Re: [PATCH v5] x86: use builtins to read eflags
From: Segher Boessenkool
Date: Fri Mar 18 2022 - 19:49:53 EST
On Fri, Mar 18, 2022 at 04:10:55PM -0700, Linus Torvalds wrote:
> It would be lovely to have some explicit model for "I want the frame
> to have been set up for backtraces", but here we are.
So please define exactly what that *means*? Preferably portably, but I
reckon at least some of it will have to be machine-specific (and ABI-
specific). But it needs to be well-defined, clearly defined, defined at
all, and *documented* :-)
> Marking '%rsp
> used makes the compiler understand it's not a leaf function.
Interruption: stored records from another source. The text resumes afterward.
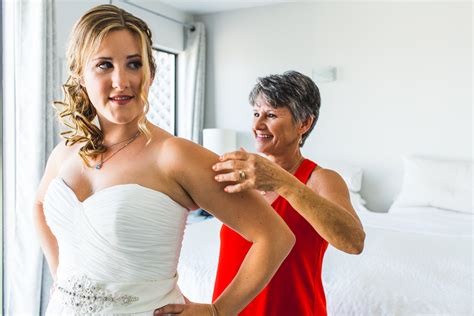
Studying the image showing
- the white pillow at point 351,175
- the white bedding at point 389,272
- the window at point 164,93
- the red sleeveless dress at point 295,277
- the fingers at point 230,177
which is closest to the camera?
the fingers at point 230,177

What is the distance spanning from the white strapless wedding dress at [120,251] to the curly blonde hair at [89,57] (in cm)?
16

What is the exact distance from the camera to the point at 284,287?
3.94ft

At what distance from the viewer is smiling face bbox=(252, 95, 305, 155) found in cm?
139

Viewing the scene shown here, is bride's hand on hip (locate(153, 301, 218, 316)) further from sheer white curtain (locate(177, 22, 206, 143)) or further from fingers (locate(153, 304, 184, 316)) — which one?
sheer white curtain (locate(177, 22, 206, 143))

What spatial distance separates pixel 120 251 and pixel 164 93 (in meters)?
4.14

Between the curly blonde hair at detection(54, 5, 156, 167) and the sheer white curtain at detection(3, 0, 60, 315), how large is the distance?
6.41ft

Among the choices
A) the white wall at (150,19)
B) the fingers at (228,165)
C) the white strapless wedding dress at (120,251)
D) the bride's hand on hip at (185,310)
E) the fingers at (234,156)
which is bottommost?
the bride's hand on hip at (185,310)

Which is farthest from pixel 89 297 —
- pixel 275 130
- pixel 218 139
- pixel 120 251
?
pixel 218 139

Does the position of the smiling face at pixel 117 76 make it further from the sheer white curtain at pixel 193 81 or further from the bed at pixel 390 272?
the sheer white curtain at pixel 193 81

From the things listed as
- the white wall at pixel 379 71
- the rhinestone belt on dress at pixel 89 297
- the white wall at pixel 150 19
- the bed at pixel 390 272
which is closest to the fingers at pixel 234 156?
the rhinestone belt on dress at pixel 89 297

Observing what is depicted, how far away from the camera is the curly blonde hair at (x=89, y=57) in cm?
98

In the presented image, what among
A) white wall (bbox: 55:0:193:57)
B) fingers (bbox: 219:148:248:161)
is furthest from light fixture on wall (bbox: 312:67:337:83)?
fingers (bbox: 219:148:248:161)

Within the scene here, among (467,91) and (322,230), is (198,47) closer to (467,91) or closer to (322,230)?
(467,91)

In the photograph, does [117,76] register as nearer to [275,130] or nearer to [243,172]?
[243,172]
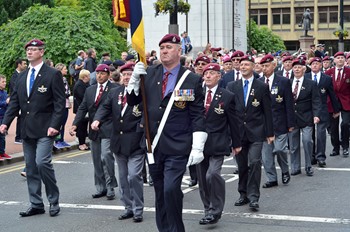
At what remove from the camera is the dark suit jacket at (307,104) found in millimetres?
13391

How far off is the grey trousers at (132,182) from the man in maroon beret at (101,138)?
1036 millimetres

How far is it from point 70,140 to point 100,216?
29.8 feet

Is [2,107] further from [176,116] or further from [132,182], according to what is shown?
[176,116]

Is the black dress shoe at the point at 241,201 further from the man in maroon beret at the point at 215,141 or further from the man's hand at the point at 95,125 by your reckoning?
the man's hand at the point at 95,125

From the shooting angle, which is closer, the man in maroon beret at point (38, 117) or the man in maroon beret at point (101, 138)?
the man in maroon beret at point (38, 117)

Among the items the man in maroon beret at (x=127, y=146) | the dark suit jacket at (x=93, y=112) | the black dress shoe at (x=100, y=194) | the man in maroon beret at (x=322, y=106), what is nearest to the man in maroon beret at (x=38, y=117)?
the man in maroon beret at (x=127, y=146)

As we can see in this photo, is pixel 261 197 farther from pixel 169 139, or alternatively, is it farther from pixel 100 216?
pixel 169 139

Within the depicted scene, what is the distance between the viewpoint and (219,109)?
954 centimetres

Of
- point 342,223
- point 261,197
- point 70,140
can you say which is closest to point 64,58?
point 70,140

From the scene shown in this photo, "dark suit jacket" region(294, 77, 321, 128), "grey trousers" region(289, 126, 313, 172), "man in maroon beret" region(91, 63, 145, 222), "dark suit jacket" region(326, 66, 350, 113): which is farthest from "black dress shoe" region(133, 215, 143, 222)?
"dark suit jacket" region(326, 66, 350, 113)

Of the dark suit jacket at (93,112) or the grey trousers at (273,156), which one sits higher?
the dark suit jacket at (93,112)

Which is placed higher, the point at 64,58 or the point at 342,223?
the point at 64,58

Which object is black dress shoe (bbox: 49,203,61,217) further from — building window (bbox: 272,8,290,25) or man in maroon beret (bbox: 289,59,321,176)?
building window (bbox: 272,8,290,25)

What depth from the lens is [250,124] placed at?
10422 mm
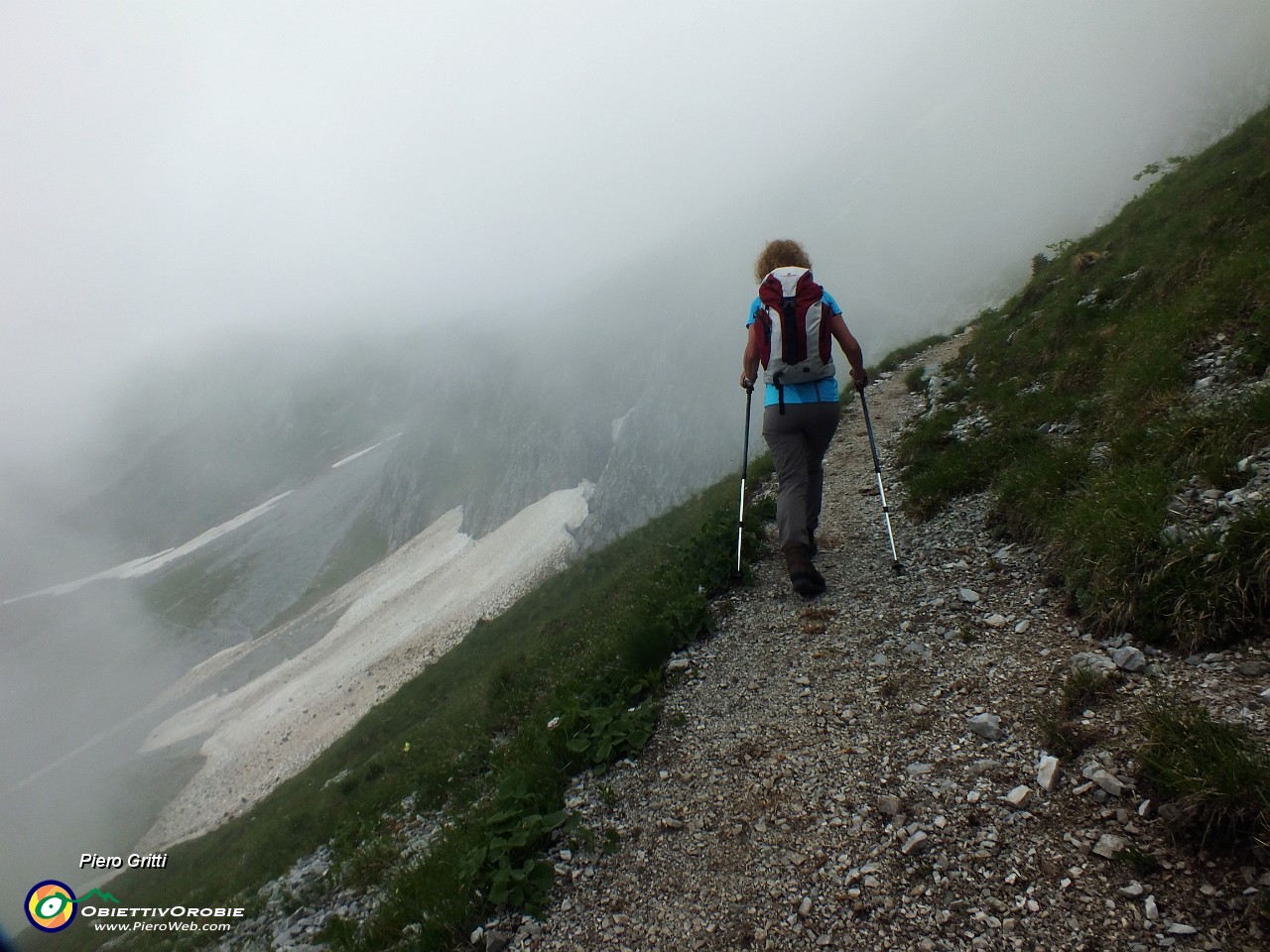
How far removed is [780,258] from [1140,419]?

As I said before, this is explicitly incorrect code. Always was, but
it is documented since a while (since GCC 9). Clobbering the stack
pointer can never be correct, the stack pointer after an asm has to be
identical to the one before that asm!
> And while we have other uses for it that then use the actual value,
> those don't care about the exact value of the stack pointer register,
> they just want "give me a pointer that is contained within the current
> stack", because we control the stack allocation and do funky things
> there. So "any random stack pointer value in this function" is
> perfectly fine and expected.
You can use %rsp as *input* operand just fine, which is all you need for
that.
> But for user mode, it would probably be a great idea to also have a "I
> cannot use a redzone in this function" thing. The kernel can't use it
> because we have nested exceptions, but maybe some day even the kernel
> could make use of (controlled) red-zoning.
Yes. We just have to figure out what the exact semantics we want is,
and how to express that in a target-independent way, and then relatedly
what a good name for it would be ("redzone" in the clobber list is the
best I can come up with right now, but that may have to change).